I’VE GOT YOUR DATA RIGHT HERE…

But we don’t have enough data?  I have to ask, how much more do we need?  I mean crikey, JPMC just visited our ISSA chapter claiming, like, a bajillion events an hour.  There’s not one, but several companies out there that will want to tell you about how they have deep “insight” into the attacker community.  The boundaries of IT Risk losses are pretty well established by events that happen to public companies.  We have pretty mature testing/assessment tools and methodologies now that help us test our ability to resist the force an attacker can apply to us.  So what part of the Threat Landscape, Asset (Controls) Landscape, or Loss Magnitude landscape is too incomplete (and what are you doing to find the information you need)?

SO WHY DO WE FAIL?

Which brings me to a final, somewhat depressing conclusion.  Maybe there’s data, and maybe we’re starting to see the means to use it.  But in the end I do have to agree with Marcus that the vast majority of the infosec world *is* doing a really, really bad job with regards to “risk” and “risk management”.  The majority of people I know consider GRC to be a cruel, expensive joke.  Risk Assessment Methodologies tend to be built on the faulty premise that if we create a repeatable process, our measurements and conclusions will magically become accurate and wise.  Risk models tend to be factors loosely measured by ordinal scales and then somehow “multiplied” together to create a relatively meaningless qualitative value.  The State of the Union here is not good.  But after reading such a superficial treatment of an important and complex subject, I am left wondering if Bruce and Marcus were the right people to write about risk management in a mainstream publication.  As Inspector Callahan says, “A man’s got to know his limitations.”
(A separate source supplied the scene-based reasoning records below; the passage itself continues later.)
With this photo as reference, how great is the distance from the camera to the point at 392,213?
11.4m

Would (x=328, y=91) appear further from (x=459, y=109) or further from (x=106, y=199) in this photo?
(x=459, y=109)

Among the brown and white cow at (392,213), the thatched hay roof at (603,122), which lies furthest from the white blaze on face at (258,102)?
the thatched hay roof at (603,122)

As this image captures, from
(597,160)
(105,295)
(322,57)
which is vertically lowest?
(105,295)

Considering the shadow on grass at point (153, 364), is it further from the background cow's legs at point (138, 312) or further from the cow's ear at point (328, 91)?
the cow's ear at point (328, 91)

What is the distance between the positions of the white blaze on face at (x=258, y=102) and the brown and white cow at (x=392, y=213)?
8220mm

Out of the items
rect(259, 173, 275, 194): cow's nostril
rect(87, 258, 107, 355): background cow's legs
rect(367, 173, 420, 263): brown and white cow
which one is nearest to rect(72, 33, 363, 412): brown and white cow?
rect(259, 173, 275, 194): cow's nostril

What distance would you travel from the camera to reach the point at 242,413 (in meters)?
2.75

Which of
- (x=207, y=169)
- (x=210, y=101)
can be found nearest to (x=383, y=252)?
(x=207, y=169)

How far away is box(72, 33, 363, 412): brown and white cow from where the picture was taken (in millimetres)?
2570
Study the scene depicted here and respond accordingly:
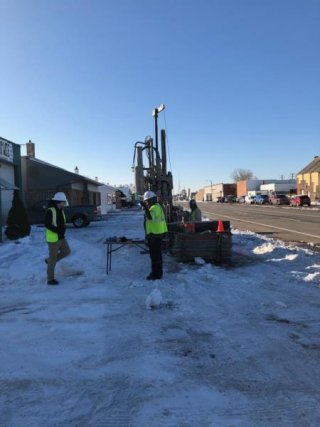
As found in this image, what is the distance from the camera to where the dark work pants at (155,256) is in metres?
9.06

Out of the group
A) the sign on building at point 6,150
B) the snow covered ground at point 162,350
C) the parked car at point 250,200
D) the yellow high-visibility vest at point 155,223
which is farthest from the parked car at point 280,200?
the yellow high-visibility vest at point 155,223

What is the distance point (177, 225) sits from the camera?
1244 centimetres

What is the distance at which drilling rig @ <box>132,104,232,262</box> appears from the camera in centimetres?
1089

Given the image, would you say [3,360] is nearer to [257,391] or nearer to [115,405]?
[115,405]

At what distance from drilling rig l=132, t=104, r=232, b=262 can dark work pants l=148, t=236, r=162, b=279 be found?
1.60m

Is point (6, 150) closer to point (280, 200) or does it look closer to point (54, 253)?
point (54, 253)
===============================

* Speaking of which, if you want to do one cost effective thing to address your uncertainty - go find Douglas Hubbard’s book. It’s even got a nice recommendation from Peter Tippett.  The book is called “How To Measure Anything” - the title sounds rather hyperbolic, but there are good techniques in it we can use to identify useful information and refine our ability to frame that qualitative information into quantitative values. The key is how Hubbard has you deal with your uncertainty.  For those of you who are more scientific minded and want to dig deep into the subject, I have on good authority that E.T. Jaynes “Probability Theory, The Logic of Science” is a rather under appreciated work.